То ли за излишнюю болтовню, а быть может, вследствие острой оперативной необходимости Трофимова перевели на другое место службы, но Ванькин ликбез Андрей запомнил хорошо. Тем временем доктор освободил от пут его левую руку, помассировал мышцу и всадил шприц точно в вену.
Андрей усмехнулся, потому как подумал, что у него была отличная возможность звездануть свободной рукой доктору промеж глаз и раз и навсегда отучить последователя Гиппократа с помощью своей профессии за деньги вмешиваться в личную жизнь граждан. Ничего не подозревавший доктор, сделав укол, аккуратно протер руку Андрея спиртом.
— Через пять минут можно начинать, Павел Николаевич, — по-военному доложил док.
— Сколько он продержится?
— В зависимости от организма и состояния, — доктор взглянул на Андрея,— думаю, минут двадцать с ним можно будет работать.
"Точно, метадон, — подумал Андрей. - До чего же это ядовитая штуковина".
* * *Первую волну атакующей мозг абракадабры он встретил уже далеко от этой комнаты, воспарив куда-то в небеса. А может, это были не заоблачные выси — напротив, глубокий лабиринт подсознания. Это уж как кому и где интересней ощущать себя. Андрею показалось, что он снова на подводной лодке, среди своих прежних друзей и сослуживцев, отчего на душе вмиг стало радостно и спокойно. В кресле центрального поста восседал Батя. На рулях глубины нес вахту верный Сан Саныч. Управленцы за пультами откровенно маялись от скуки, а старпом у "Лиственницы" принимал доклады из отсеков.

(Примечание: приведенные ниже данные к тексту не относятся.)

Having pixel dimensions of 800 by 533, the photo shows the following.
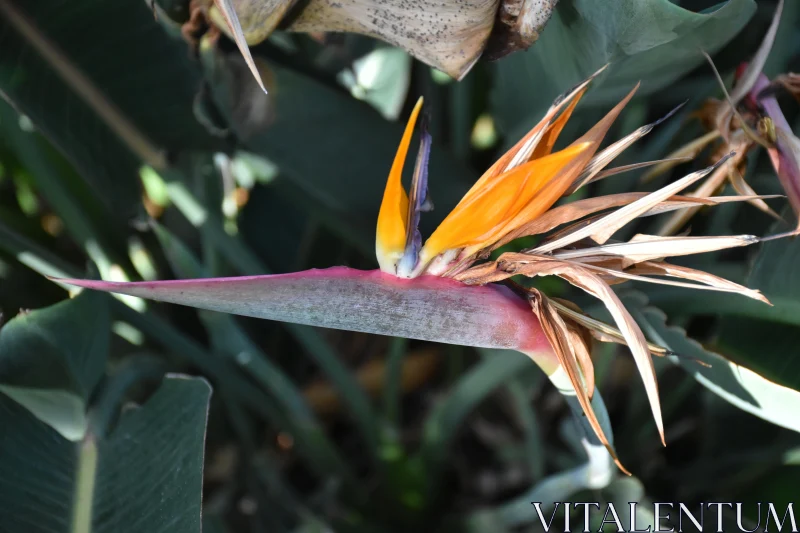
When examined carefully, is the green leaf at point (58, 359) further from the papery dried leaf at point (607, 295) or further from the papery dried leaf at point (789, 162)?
the papery dried leaf at point (789, 162)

— Как себя чувствуешь, Андрей? — незнакомый голос доктора, казалось, исходит откуда-то из глубины.
— Отлично чувствую. Отсек осмотрен, замечаний нет.
— Ты помнишь, где находишься? - вкрадчивым елейным голоском продолжал док.
— Что за вопрос? Отлично помню. На лодке. Сегодня ровно шестьдесят суток похода, — недоумевал Андрей. — Еще тридцать — и домой.
— Ты понимаешь, что находишься среди друзей?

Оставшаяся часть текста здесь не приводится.